A.II. Anatomy of the ReQ-ReC framework
Generalizing from the above example, the double-loop procedure of the ReQ-ReC is illustrated in Figures 2. The procedure operates on an inverted index of the documents so that all keywords, including the ambiguous words and the contextual words, are searchable. The procedure maintains a set of search queries, a pool of retrieved instances, and a WSD model. To start, a human expert first uses her domain knowledge to compose a search query for each known sense, and then the system retrieves an initial set of contexts using the search function. The inner-loop kicks in there, in which the system iteratively presents a small number of instances selected from the current pool of retrieved instances to the expert and asks her/him to assign senses. The WSD model is consequently updated based on the accumulated annotations by the expert, which is then used to reclassify the pool of instances. After a few iterations of the inner-loop, the WSD model’s predictions stabilize on the currently unlabeled instances. At this point, the outer-loop of the system will kick in to recommend new search queries for each sense (the requeryprocess), aiming to retrieve more diverse instances with additional contextual words. These new search queries will be presented to the human expert for review and for further modification. Then, the system will retrieve a new set of instances using the new queries and add them to the existing pool of retrieved instances. After this requery process, the system will start a new inner-loop and continue to update the WSD model. The learning process ends when the expert is satisfied with the predictions made by the WSD model on those unlabeled instances in the newly retrieved pool.
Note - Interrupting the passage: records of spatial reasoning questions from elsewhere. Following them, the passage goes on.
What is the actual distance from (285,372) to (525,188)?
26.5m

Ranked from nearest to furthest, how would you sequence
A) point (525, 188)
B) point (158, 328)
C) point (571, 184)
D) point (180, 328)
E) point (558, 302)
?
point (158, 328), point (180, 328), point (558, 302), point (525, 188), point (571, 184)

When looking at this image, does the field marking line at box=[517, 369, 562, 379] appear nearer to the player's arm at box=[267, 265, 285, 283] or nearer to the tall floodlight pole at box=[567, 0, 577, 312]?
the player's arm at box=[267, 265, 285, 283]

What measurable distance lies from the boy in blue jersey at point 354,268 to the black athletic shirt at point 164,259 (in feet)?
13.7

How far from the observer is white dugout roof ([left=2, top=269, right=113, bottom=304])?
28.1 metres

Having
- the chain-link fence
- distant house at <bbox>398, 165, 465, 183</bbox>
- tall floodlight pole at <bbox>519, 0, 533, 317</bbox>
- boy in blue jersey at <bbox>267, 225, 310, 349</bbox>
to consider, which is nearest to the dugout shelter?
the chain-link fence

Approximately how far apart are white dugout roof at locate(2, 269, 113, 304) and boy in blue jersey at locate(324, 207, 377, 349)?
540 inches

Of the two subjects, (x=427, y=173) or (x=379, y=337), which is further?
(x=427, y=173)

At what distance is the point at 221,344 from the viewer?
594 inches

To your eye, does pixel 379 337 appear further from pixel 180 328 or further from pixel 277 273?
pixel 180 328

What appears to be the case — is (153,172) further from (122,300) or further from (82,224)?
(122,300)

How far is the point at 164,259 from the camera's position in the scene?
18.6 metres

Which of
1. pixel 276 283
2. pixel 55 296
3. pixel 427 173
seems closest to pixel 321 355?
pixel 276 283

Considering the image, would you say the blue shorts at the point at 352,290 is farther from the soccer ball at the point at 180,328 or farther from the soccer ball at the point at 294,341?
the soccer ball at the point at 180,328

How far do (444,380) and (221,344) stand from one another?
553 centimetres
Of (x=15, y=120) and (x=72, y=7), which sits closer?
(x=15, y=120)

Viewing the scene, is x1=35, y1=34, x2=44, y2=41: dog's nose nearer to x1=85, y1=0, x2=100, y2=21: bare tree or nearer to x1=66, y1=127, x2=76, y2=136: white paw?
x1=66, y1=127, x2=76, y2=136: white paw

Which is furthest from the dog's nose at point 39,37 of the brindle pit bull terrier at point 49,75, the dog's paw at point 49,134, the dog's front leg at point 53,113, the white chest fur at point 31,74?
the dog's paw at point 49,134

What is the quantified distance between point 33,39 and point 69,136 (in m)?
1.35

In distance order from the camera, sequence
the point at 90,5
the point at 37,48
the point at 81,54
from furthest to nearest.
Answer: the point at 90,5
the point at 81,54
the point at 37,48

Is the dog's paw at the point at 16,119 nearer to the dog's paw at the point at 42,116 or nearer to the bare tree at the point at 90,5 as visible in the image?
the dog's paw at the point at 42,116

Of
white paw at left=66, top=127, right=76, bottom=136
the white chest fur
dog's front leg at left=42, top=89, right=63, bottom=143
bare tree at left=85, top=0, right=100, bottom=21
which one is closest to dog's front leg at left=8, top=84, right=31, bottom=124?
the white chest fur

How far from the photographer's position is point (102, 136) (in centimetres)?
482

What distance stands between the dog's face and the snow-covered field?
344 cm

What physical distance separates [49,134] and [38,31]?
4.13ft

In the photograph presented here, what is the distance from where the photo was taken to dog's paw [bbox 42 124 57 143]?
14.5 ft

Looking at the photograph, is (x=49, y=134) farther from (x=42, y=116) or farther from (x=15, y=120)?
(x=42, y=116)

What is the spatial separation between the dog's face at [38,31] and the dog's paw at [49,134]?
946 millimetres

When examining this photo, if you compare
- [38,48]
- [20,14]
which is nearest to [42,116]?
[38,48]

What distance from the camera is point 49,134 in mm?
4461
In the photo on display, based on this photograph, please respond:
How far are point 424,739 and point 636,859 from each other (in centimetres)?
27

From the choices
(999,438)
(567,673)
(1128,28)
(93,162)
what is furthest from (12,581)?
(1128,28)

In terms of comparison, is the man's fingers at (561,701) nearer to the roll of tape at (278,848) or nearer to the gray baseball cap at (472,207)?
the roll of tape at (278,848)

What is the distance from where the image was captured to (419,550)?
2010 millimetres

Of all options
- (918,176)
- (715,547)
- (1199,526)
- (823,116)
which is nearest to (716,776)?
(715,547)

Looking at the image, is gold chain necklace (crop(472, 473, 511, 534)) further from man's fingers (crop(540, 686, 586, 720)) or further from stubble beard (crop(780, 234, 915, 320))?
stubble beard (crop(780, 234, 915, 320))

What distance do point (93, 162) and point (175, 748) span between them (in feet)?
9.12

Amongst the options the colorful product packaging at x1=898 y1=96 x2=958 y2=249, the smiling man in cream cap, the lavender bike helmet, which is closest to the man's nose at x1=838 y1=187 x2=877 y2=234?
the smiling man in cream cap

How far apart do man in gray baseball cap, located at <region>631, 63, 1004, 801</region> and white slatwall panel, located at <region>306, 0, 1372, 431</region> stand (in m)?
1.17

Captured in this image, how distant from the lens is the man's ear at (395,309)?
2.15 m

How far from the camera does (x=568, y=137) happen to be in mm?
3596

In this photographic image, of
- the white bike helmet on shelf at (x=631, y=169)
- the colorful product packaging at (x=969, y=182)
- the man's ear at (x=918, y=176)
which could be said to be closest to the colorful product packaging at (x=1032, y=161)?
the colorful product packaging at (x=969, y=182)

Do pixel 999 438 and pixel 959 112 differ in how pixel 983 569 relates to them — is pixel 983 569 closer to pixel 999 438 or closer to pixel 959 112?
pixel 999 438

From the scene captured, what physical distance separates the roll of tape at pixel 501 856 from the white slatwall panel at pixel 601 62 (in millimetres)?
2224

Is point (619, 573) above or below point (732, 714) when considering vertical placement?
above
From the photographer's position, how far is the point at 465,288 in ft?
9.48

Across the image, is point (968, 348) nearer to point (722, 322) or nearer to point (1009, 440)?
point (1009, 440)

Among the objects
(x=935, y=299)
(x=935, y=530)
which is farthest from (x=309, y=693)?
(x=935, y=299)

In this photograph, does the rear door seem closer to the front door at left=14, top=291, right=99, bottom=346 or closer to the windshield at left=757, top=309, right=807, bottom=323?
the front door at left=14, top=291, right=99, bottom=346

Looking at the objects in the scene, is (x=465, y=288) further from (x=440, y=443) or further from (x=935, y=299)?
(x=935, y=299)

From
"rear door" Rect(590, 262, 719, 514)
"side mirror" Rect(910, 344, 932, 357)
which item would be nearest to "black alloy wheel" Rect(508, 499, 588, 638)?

The framework consists of the following key computational components.
Search. The framework uses a standard, Google-like search interface to retrieve instances containing ambiguous words. It can either leverage an existing clinical text search engine or build a just-in-time index over an unlabeled corpus while search is being performed. The search engine’s ranking function can use any retrieval models that take the input of a keyword query and outputs a certain number of instances from the index (using a vector space model, a boolean retrieval model, or a language modeling approach). After each search, the retrieved instances will be added to a pool, which becomes the basis of the next step, instance selection.
Instance selection. In every iteration of the inner-loop, the framework selects a small number (e.g. 5) of unlabeled instances from the current pool of retrieved instances and asks the expert to assign senses. At the beginning of the double-loop procedure, the framework can simply return the top instances ranked by the search engine’s retrieval model. With more and more instances being labeled by the human expert, the system will leverage this knowledge to update the WSD classifier and use active learning strategies to select the next instances for labeling.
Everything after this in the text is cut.